(Spatial questions linked to pictures)
====
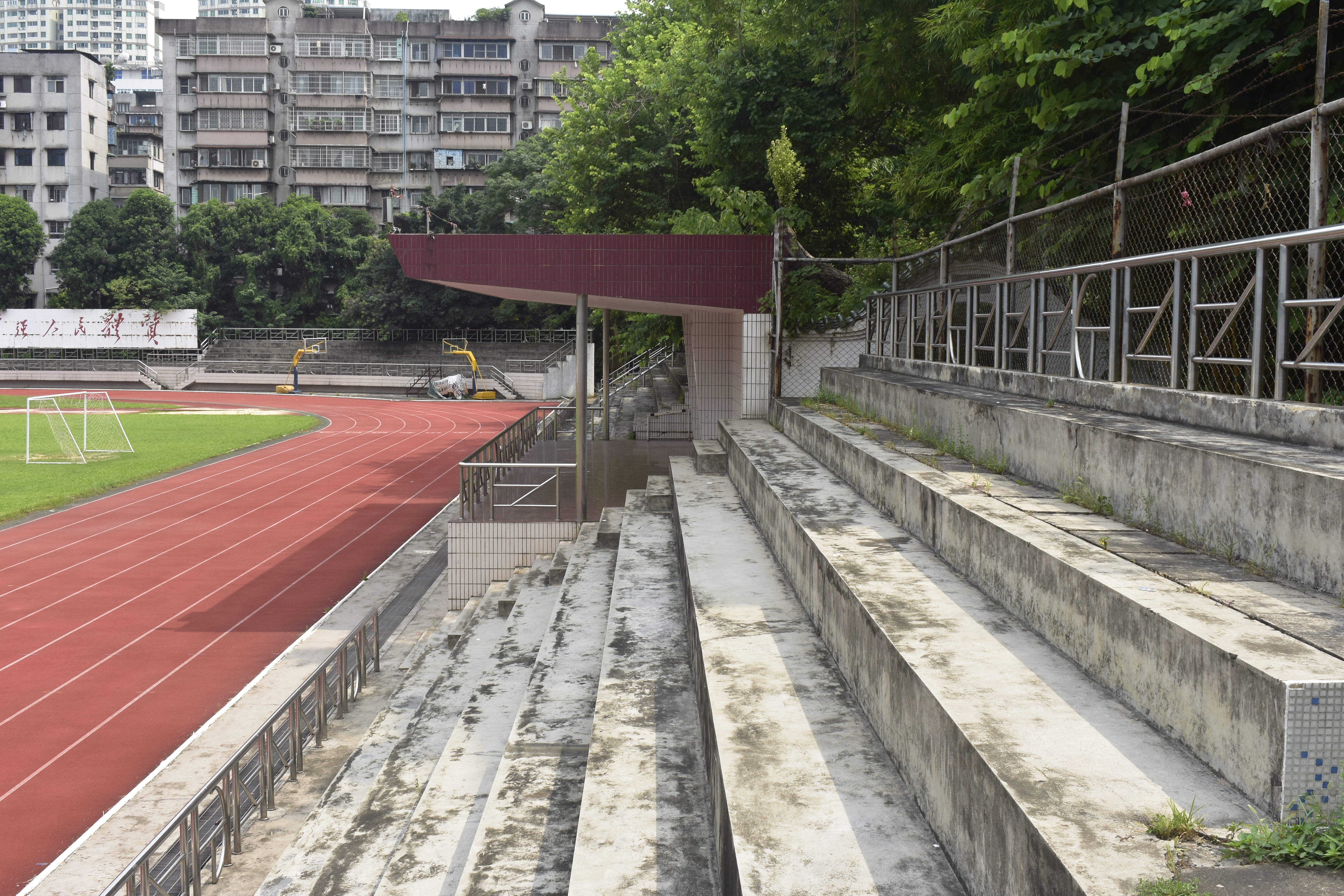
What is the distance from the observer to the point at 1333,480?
3465 millimetres

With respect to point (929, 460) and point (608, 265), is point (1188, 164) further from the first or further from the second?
point (608, 265)

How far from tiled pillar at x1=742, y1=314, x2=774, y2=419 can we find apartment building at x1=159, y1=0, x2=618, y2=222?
63885mm

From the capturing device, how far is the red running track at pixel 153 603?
879 centimetres

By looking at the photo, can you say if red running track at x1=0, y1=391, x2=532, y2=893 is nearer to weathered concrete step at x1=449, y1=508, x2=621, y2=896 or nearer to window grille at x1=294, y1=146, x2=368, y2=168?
weathered concrete step at x1=449, y1=508, x2=621, y2=896

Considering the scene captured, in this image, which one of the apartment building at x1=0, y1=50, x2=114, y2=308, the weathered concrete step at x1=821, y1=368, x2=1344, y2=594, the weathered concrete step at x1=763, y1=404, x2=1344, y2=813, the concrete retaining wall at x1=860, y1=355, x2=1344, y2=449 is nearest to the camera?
the weathered concrete step at x1=763, y1=404, x2=1344, y2=813

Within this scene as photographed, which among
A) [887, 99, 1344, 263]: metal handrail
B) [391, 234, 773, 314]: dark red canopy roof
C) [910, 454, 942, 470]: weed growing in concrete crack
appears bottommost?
[910, 454, 942, 470]: weed growing in concrete crack

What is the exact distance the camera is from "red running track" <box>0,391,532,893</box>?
8.79 meters

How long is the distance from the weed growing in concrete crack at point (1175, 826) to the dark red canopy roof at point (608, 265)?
13.6 metres

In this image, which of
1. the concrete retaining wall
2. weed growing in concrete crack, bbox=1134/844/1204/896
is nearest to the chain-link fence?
the concrete retaining wall

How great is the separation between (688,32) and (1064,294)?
68.9ft

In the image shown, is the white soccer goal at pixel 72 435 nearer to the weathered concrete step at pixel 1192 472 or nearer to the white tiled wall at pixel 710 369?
the white tiled wall at pixel 710 369

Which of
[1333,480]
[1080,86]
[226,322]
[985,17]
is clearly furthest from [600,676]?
[226,322]

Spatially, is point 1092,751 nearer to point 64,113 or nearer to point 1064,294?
point 1064,294

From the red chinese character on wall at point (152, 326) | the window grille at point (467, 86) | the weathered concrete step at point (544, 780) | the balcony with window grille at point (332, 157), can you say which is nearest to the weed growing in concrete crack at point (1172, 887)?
the weathered concrete step at point (544, 780)
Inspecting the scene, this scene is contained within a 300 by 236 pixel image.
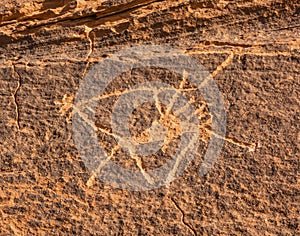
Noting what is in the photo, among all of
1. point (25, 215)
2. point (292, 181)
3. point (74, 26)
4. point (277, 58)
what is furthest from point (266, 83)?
point (25, 215)

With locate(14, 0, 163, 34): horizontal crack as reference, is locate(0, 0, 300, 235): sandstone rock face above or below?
below

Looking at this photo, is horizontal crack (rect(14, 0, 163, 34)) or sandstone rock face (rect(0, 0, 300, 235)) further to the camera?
horizontal crack (rect(14, 0, 163, 34))

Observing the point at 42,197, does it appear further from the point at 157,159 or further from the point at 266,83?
the point at 266,83

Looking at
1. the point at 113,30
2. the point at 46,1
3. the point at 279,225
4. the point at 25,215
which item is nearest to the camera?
the point at 279,225

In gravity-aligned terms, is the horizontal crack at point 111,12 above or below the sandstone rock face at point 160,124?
above

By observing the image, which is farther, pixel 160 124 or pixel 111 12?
pixel 111 12

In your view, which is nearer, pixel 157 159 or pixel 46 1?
pixel 157 159

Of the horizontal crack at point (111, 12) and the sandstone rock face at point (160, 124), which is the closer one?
the sandstone rock face at point (160, 124)

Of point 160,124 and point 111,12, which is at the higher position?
point 111,12
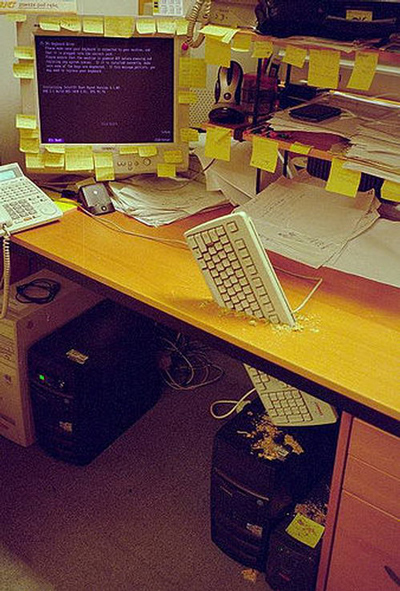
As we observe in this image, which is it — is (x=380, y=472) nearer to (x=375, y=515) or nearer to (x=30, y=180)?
(x=375, y=515)

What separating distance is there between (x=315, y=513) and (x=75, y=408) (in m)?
0.77

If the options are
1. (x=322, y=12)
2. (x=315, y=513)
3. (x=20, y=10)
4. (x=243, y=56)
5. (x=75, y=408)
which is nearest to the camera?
(x=322, y=12)

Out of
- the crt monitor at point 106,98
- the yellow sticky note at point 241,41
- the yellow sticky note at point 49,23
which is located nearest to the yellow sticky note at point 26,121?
the crt monitor at point 106,98

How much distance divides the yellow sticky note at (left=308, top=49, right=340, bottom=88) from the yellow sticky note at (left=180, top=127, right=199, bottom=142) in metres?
0.48

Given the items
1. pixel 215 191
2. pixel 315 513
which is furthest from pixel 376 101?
pixel 315 513

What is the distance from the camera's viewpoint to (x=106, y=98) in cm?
188

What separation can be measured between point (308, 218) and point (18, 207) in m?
0.80

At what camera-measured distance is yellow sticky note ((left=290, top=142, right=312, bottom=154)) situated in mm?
1624

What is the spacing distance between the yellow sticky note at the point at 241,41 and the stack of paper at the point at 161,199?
0.44m

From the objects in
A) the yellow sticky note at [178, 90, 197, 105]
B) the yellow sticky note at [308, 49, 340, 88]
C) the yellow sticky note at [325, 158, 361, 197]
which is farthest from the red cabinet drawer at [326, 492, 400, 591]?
the yellow sticky note at [178, 90, 197, 105]

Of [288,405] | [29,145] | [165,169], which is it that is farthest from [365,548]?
[29,145]

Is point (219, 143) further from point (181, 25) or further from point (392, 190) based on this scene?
point (392, 190)

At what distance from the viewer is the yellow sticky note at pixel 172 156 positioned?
1.97m

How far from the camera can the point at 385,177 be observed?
151 cm
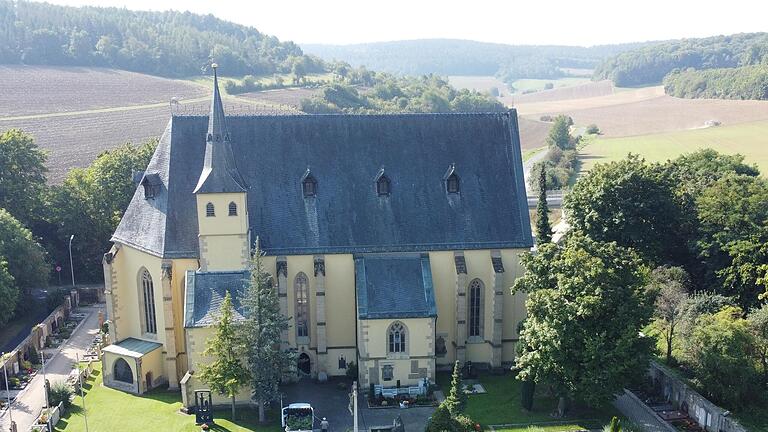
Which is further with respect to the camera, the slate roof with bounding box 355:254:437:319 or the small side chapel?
the slate roof with bounding box 355:254:437:319

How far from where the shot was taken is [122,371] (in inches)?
1941

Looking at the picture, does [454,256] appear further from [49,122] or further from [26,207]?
[49,122]

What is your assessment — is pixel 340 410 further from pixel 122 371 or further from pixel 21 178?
pixel 21 178

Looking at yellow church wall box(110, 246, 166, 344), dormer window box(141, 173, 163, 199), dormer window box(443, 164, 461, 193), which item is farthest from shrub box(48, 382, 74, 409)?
dormer window box(443, 164, 461, 193)

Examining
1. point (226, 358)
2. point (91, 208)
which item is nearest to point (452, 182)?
point (226, 358)

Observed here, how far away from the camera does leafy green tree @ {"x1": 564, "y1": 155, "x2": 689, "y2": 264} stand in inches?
2147

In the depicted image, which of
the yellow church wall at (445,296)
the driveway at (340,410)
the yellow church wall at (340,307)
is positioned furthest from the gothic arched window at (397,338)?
the yellow church wall at (445,296)

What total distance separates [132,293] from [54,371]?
950 cm

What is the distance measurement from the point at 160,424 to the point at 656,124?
131772 mm

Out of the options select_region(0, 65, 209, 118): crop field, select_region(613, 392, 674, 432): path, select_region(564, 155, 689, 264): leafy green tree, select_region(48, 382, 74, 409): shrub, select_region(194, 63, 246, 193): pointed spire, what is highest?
select_region(0, 65, 209, 118): crop field

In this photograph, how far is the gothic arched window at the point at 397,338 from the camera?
48.0 meters

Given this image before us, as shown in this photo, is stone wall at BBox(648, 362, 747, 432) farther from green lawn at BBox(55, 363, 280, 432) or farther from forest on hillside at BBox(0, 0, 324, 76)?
forest on hillside at BBox(0, 0, 324, 76)

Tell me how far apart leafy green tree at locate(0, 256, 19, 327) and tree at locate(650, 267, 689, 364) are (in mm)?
50894

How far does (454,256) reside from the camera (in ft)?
166
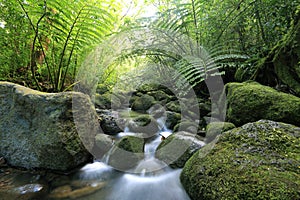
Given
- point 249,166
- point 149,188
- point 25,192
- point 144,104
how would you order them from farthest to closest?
point 144,104 < point 149,188 < point 25,192 < point 249,166

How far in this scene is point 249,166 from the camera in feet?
3.96

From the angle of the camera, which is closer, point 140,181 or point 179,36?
point 140,181

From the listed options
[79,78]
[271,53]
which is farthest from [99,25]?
[271,53]

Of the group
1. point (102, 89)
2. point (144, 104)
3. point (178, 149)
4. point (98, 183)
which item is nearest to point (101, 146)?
point (98, 183)

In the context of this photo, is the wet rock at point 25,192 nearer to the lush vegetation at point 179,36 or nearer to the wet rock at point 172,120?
the lush vegetation at point 179,36

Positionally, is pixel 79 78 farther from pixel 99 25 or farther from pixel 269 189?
pixel 269 189

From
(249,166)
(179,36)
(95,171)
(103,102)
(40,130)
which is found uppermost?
(179,36)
====
◆ **REQUIRED TASK**: Transcribe the material from its first line through the line containing "8.79 meters", with that line included. Omit the pictures.

◆ **FINAL RESULT**:
What is the distance from the observer to the point at 1333,480?
3465 millimetres

With respect to point (929, 460) and point (608, 265), is point (1188, 164) further from the first or further from the second?
point (608, 265)

How far from tiled pillar at x1=742, y1=314, x2=774, y2=419 can we find apartment building at x1=159, y1=0, x2=618, y2=222?
63885mm

From the capturing device, how far is the red running track at pixel 153 603?
879 centimetres

By looking at the photo, can you say if red running track at x1=0, y1=391, x2=532, y2=893 is nearer to weathered concrete step at x1=449, y1=508, x2=621, y2=896 or nearer to window grille at x1=294, y1=146, x2=368, y2=168?
weathered concrete step at x1=449, y1=508, x2=621, y2=896

Considering the scene captured, in this image, which one of the apartment building at x1=0, y1=50, x2=114, y2=308, the weathered concrete step at x1=821, y1=368, x2=1344, y2=594, the weathered concrete step at x1=763, y1=404, x2=1344, y2=813, the concrete retaining wall at x1=860, y1=355, x2=1344, y2=449 is nearest to the camera?
the weathered concrete step at x1=763, y1=404, x2=1344, y2=813

Within this scene as photographed, which among
A) [887, 99, 1344, 263]: metal handrail
B) [391, 234, 773, 314]: dark red canopy roof
C) [910, 454, 942, 470]: weed growing in concrete crack
appears bottommost?
[910, 454, 942, 470]: weed growing in concrete crack

What is the exact distance the camera is from "red running track" <box>0,391,532,893</box>?
8.79 meters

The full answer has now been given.